ThyssenKrupp Steel USA, LLC, for example, is a relatively new startup currently ramping up operations in Alabama.

“Over the past four years, we have certainly done our part by employing tens of thousands during the construction phase of our nearly $5 billion project and employing over 2,000 people in full-time, competitive jobs with our operations in Alabama,” says a company spokesman.

In the end, the metals industry's reluctance to join the Schultz parade seems firmly rooted in a political reality that even sympathetic advocates acknowledge.

“On the one hand, the pledge is a symbolic act, designed to get attention. On the other hand, if you withhold enough money, that can be an incentive to change behaviors,” says Michael Beckel, a spokesman for the Center for Responsive Politics/OpenSecrets.org. “Very few industries want to unilaterally disarm in the influence game. If you don't have access and your competitors do, what does that get you? Campaign contributions are a way for companies to build relationships and make sure their voice is part of the conversation.”

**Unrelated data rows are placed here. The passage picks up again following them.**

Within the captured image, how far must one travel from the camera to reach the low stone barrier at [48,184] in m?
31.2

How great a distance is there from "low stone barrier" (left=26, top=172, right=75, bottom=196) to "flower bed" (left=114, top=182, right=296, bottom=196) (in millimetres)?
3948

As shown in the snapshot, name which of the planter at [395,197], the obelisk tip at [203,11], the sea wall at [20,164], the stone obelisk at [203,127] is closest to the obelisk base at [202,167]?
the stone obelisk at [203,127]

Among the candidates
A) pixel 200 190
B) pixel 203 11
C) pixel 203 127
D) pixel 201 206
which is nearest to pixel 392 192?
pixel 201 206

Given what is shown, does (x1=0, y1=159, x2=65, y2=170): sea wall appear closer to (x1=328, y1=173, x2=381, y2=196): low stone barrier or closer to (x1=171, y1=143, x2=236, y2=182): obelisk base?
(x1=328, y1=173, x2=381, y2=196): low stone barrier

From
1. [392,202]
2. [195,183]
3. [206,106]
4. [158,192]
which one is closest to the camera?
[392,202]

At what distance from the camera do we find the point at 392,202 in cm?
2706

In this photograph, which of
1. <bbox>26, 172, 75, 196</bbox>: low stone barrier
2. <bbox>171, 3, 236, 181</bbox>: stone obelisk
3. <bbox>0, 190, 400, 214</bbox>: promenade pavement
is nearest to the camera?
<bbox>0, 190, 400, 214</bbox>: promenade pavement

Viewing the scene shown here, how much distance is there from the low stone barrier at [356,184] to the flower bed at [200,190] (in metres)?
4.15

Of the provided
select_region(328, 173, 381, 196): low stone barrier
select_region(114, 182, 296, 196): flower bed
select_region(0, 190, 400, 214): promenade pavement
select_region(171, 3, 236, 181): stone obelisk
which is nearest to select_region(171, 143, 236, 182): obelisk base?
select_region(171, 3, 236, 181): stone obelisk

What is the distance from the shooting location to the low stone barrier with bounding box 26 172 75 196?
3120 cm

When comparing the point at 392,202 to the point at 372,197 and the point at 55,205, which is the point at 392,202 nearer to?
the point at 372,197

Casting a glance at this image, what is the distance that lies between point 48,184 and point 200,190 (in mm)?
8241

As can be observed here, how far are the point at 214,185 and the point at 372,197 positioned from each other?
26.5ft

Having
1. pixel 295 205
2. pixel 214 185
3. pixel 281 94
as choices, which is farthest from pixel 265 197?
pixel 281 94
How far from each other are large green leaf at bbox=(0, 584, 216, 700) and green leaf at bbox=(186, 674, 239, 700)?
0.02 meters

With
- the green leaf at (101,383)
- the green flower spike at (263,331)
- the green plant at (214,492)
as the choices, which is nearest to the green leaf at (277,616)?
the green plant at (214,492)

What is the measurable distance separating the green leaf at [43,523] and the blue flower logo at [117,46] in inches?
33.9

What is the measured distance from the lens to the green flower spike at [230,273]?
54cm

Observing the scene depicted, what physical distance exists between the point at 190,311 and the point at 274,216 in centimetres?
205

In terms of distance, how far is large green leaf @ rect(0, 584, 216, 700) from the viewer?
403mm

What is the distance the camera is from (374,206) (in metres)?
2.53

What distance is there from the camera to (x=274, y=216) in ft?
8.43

PACs from the steel industry, for example, donated $863,756 total to federal candidates in 2010. That's not much compared to the top donor PACs for that election cycle, which gave anywhere from $2 million to $3.8 million each. And of those steel PACs, nearly all of them gave to both Republicans and Democrats, according to OpenSecrets.org.

“You would be shocked by how many people give to both sides to cover their bets. And you wonder why we're screwed up,” Danjczek says.